摘要： 针对图像修复过程中图像像素之间语义联系不连贯、大范围损坏图像的局部纹理细节修复效果不明显的问题，提出一种名为BMTA的单阶段图像修复网络模型，用于修复多场景下的大面积破损图像，使修复出的图像在人眼主观感受和客观评价指标上都有良好的表现。生成器模块通过在卷积层中穿插双重单向注意力模块来对输入图像进行特征压缩、重建和强化重要特征信息，将压缩的特征分通道进行局部特征提取和全局特征提取，利用分割条纹窗口建立全局信息联系，使用残差密集块对局部细节信息深度提取，并将所提取的特征进行融合。在解码器部分，为防止在解码过程中造成局部信息丢失和修复过程中对上下文信息理解的不准确，使用门控的线性自注意力模块来保证网络中信息的多层次保留，从而达到更接近原图的修复效果。使用鉴别器来评估修复结果，促使修复图像在结构和纹理上具有更好的表现性。在CelebA、StreetView以及Places2数据集上的表现均优于当前先进的图像修复算法。

关键词: 图像修复, 注意力机制, Transformer, 特征提取

Abstract: Aiming at the problems of incoherent semantic connection between image pixels and ineffective restoration effect of local texture details in large-scale damaged images, this paper proposes a single-stage image restoration network model named BMTA (block of multi-transformer attention). It can be used to repair a large area of damaged images in multiple scenes, so that the repaired images can have a good performance in the subjective perception of human eyes and objective evaluation indicators.
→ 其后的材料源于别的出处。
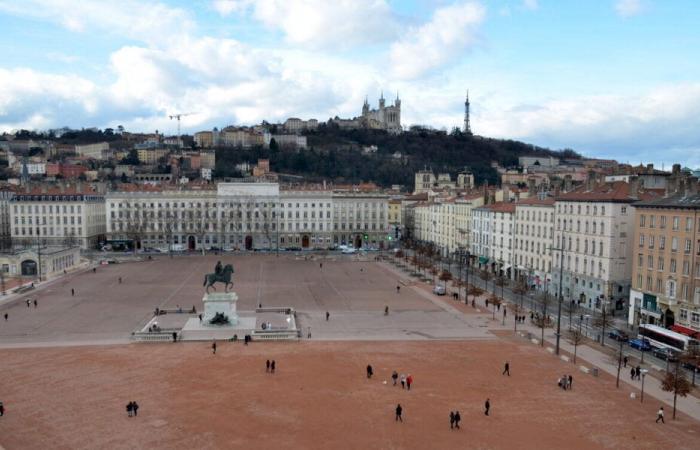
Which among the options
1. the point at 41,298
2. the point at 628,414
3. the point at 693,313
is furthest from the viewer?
the point at 41,298

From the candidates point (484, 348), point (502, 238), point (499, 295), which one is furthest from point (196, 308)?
point (502, 238)

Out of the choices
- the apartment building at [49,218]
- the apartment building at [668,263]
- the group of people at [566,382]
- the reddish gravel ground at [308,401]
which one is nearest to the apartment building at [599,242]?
the apartment building at [668,263]

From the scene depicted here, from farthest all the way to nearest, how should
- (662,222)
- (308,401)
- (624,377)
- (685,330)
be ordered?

The generator module performs feature compression, reconstruction and enhancement of important feature information of the input image by interspersing dual unidirectional attention modules in the convolution layer. The compressed feature information is divided into channels for local feature extraction and global feature extraction. The global information connection is established by using the segmented fringe window, and the local detail information is extracted with depth by using residual dense blocks. The extracted features are fused. In the decoder part, in order to prevent the local information loss caused by the decoding process and the inaccurate understanding of the context information during the restoration process, the gated linear self-attention module is used to ensure the multi-level retention of information in the network, so as to achieve the restoration effect closer to the original image. Finally, a discriminator is used to evaluate the repair results and promote better expressiveness of the repaired images in terms of structure and texture. The proposed method in this paper performs better than the current advanced image restoration algorithms on CelebA, StreetView, and Places2 datasets.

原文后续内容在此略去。